AllenNeuralDynamics / aind-ephys-pipeline

Code Ocean pipeline for ephys processing with Kilosort2.5
MIT License
5 stars 2 forks source link

device names in NWB broken #21

Open bjhardcastle opened 1 month ago

bjhardcastle commented 1 month ago

@alejoe91

Up until this week, the units table included device names like this:

>>> s.nwb_zarr["units/device_name"][:]
array(['ProbeA', 'ProbeA', 'ProbeA', ..., 'ProbeF', 'ProbeF', 'ProbeF'],
      dtype=object)

Now they've changed to this:

>>> s.nwb_zarr["units/device_name"][:]
array(['Neuropixels 1.0', 'Neuropixels 1.0', 'Neuropixels 1.0', ...,
       'Neuropixels 1.0', 'Neuropixels 1.0', 'Neuropixels 1.0'],
      dtype=object)

...and the names in the devices table look like this:

>>> tuple(s.nwb_zarr["general/devices"].keys()) 
('Neuropixels 1.0', 'Neuropixels 1.0-1', 'Neuropixels 1.0-2', 'Neuropixels 1.0-3', 'Neuropixels 1.0-4', 'Neuropixels 1.0-5')

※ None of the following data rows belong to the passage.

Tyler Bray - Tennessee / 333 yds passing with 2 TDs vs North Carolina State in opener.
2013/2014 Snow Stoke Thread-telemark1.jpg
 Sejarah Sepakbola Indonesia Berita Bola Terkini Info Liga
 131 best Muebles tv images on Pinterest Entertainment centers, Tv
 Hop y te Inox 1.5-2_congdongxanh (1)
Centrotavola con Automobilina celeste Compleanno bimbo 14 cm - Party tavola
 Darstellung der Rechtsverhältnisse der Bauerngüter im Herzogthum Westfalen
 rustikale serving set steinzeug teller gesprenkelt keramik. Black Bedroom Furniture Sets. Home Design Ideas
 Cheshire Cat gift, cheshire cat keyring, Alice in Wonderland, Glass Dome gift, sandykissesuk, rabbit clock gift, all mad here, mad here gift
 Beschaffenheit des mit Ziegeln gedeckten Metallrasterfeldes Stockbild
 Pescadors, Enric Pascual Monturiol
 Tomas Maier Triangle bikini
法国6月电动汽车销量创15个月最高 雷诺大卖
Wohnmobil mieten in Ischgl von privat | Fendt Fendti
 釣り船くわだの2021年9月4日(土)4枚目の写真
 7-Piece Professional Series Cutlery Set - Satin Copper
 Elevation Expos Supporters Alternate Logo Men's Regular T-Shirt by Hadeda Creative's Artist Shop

This broke some downstream processing for us (https://github.com/AllenInstitute/npc_sessions/issues/127) and makes it really difficult to link units to probes. Could you please either fix the names of the devices or, if this was necessary, consider adding an electrode_group_name column to the units table.

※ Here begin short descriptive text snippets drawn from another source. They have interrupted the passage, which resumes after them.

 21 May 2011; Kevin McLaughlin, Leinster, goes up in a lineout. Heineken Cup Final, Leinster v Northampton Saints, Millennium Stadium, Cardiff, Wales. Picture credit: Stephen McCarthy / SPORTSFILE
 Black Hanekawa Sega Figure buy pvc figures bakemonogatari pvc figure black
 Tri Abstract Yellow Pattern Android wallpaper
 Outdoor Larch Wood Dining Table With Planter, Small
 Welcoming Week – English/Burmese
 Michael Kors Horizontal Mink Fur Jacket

Could you also please help us re-run the nwb-generation step of the pipeline for affected sessions?

alejoe91 commented 1 month ago

Sure! It was definitely an unintended change! I'll fix it on Monday

alejoe91 commented 1 month ago

@bjhardcastle I checked the latest asset (this one) ran through the new pipeline and it correctly used the probe name:

>>> nwbfile.units["device_name"][:]
array(['ProbeA', 'ProbeA', 'ProbeA', ..., 'ProbeF', 'ProbeF', 'ProbeF'],
      dtype=object)

Could you point me to an asset with the issue described above? So I can check its provenance. Anyways, running the problematic assets through the current pipeline should produce results with the correct device names!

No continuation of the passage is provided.